La rapporteure Valente Le Hir a estimé que « l’affichage environnemental » était un « dispositif qui était loin de faire l’unanimité dans le secteur textile », en raison d’un système de pondération de « nombreux indicateurs » pouvant « parfois mener à des résultats surprenants ». Elle a également souligné que cet indicateur était surtout plus large que la définition retenue par la commission. « Utiliser l’affichage environnemental, c’est faire le choix de pénaliser des entreprises au-delà de la seule mode express », a-t-elle averti. Et d’ajouter : « Ma ligne, c’est que je ne souhaite pas faire payer un euro aux entreprises qui disposent d’enseignes en France et qui contribuent à la vie économique de nos territoires. »

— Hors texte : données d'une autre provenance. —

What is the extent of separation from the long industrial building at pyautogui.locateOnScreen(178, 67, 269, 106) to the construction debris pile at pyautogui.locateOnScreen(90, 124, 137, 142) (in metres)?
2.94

Un amendement des centristes est néanmoins venu préciser l’article réécrit en commission. La contribution financière dépendra notamment du niveau de « durabilité » des vêtements, en reprenant la méthodologie d’une partie de l’affichage environnemental. Le président de la commission, le centriste Jean-François Longeot, a regretté cette réécriture en fin des débats. « Nous avons introduit une obligation supplémentaire qui s’appliquera à toutes nos entreprises, françaises ou européennes », a-t-il estimé.

Le montant des pénalités pour les mauvais élèves sera arrêté dans un « cahier des charges » ministériel, cadré par la loi. En séance, le Sénat a voté un amendement du gouvernement pour que les montants inscrits soient des planchers, et qu’ils puissent donc être augmentés, si besoin. Le malus sera au minimum de 5 euros par produit en 2025 et d’au moins 10 euros en 2030, dans la limite de 50 % du prix hors taxe du produit.

Instauration d’une taxe sur les petits colis extra-européens

Contre la déferlante des vêtements à bas prix, un amendement a également réussi à s’imposer en toute fin de séance, à la surprise générale, contre l’avis du gouvernement et de la commission. Soutenu par Pierre-Jean Rochette (Les Indépendants) et soutenu par d’autres collègues de son groupe, tout comme des centristes, il vise à instaurer une taxe sur les colis d’un poids inférieur à deux kilogrammes livrés à des personnes physiques et due par « les places de marché, portails et dispositifs similaires établis hors de l’Union européenne ».

Cette modification pourrait ne pas survivre dans la version finale du texte, puisque le sujet est actuellement traité au niveau de l’Union européenne. En 2024, près de 4,5 milliards de colis sont entrés dans l’Union européenne et les estimations avoisinent 6 milliards pour 2025 et 2026.